Multi-Objective Optimization of Building Energy Saving Based on the Randomness of Energy-Related Occupant Behavior

Abstract

Given the escalating global energy demand driven by building energy consumption, this study is dedicated to meticulously investigating efficient energy-saving strategies in buildings, with a keen focus on the impact of occupant behavior’s randomness on energy efficiency and multi-objective optimization. The methodology encompassed a thorough analysis of various energy consumption factors, including building envelope and architectural form. We employed Latin Hypercube Sampling for in-depth sampling studies across each factor’s reasonable range. Utilizing Sobol sensitivity analysis, we pinpointed variables of high sensitivity and embarked on multi-objective optimization targeting two primary indicators: energy consumption and thermal comfort. Leveraging the NSGA-II algorithm, we adeptly identified optimal solutions, culminating in the proposition of building energy-saving strategies anchored on the Pareto frontier.
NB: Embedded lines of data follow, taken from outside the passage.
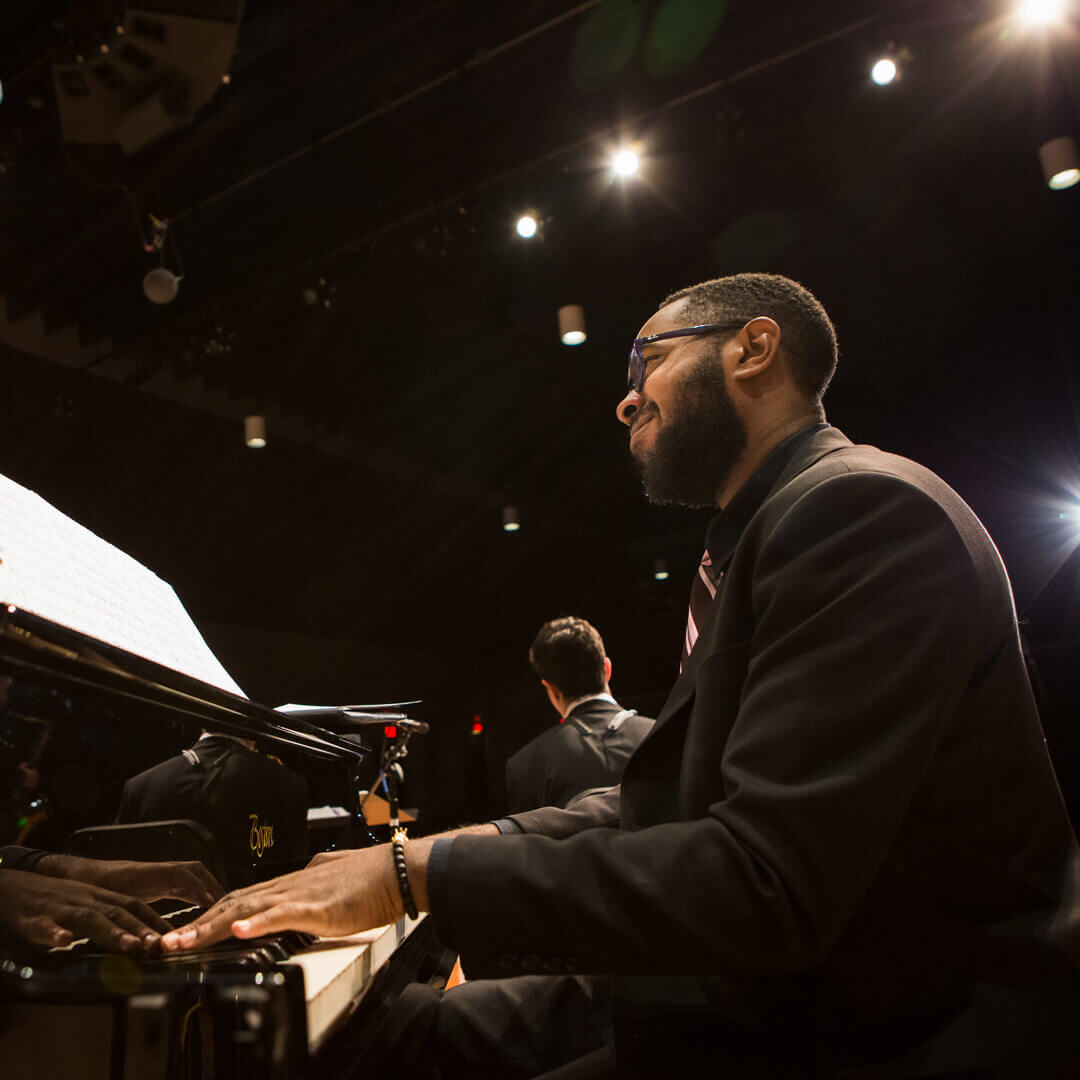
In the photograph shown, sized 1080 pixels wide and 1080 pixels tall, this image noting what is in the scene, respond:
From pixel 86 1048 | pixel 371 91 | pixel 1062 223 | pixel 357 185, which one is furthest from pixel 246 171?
pixel 1062 223

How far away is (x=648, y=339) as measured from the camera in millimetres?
1466

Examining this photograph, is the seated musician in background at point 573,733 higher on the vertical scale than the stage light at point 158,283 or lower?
lower

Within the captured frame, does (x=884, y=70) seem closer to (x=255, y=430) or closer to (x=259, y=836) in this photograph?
(x=259, y=836)

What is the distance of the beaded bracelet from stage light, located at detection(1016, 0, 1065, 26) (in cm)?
461

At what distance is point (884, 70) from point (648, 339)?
3559 mm

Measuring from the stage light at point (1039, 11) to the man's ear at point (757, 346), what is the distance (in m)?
3.57

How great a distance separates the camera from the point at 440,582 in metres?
10.4

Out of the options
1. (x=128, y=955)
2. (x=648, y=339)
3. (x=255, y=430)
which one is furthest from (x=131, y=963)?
(x=255, y=430)

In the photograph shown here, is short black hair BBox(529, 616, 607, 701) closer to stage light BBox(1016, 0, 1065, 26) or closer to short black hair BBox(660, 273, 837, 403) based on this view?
short black hair BBox(660, 273, 837, 403)

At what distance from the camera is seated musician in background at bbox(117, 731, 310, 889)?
1.30 m

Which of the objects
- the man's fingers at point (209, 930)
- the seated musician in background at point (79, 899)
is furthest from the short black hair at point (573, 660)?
the man's fingers at point (209, 930)

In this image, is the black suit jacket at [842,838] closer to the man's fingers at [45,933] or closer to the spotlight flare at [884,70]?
the man's fingers at [45,933]

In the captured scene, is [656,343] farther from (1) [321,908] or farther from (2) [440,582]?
(2) [440,582]

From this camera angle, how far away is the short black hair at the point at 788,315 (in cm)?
136
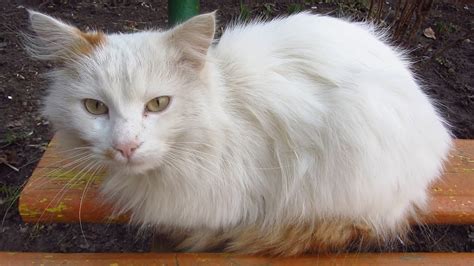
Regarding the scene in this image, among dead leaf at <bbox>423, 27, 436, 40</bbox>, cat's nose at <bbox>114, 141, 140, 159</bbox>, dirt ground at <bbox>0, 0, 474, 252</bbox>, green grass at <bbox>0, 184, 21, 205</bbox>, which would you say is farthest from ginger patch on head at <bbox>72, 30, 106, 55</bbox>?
dead leaf at <bbox>423, 27, 436, 40</bbox>

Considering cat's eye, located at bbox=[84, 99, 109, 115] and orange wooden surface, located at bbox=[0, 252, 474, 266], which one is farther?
orange wooden surface, located at bbox=[0, 252, 474, 266]

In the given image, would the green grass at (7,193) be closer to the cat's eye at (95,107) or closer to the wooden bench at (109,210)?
the wooden bench at (109,210)

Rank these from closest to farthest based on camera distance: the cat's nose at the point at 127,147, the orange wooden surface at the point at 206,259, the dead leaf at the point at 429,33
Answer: the cat's nose at the point at 127,147 → the orange wooden surface at the point at 206,259 → the dead leaf at the point at 429,33

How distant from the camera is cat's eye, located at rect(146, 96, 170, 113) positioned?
1.10 meters

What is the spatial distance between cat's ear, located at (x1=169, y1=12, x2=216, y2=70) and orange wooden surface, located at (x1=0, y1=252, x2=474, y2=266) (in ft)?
1.65

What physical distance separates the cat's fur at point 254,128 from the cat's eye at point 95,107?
0.05ft

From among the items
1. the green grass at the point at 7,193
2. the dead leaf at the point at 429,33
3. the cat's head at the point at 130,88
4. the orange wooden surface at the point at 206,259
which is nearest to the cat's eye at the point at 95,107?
the cat's head at the point at 130,88

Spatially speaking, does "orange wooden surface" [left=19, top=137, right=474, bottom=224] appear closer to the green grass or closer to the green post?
the green post

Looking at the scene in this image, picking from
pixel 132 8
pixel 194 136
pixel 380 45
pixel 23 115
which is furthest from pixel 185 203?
→ pixel 132 8

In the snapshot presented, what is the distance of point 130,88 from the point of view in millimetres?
1064

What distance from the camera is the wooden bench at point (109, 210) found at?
1.30 metres

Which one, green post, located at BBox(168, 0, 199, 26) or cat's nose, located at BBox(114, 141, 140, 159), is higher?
green post, located at BBox(168, 0, 199, 26)

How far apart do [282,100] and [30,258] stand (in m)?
0.76

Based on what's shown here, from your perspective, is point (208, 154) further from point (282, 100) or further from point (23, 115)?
point (23, 115)
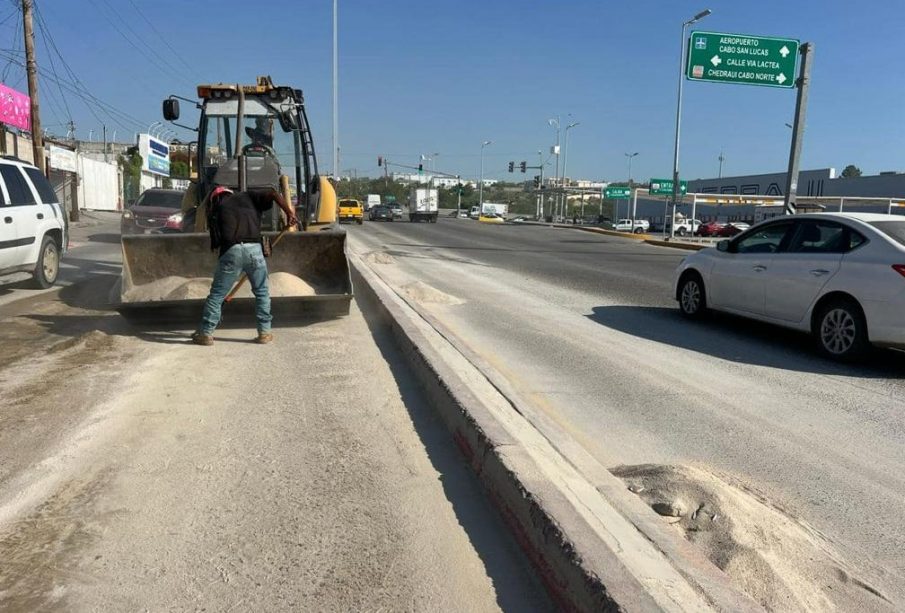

Through stochastic modeling simulations of occupant behavior in window opening and air conditioning usage, a comparison was made with models that do not consider occupant behavior. It was found that incorporating occupant behavior into energy-saving designs can reduce energy consumption by up to 20.20%, while ensuring thermal comfort. This approach can achieve improved energy efficiency and indoor comfort.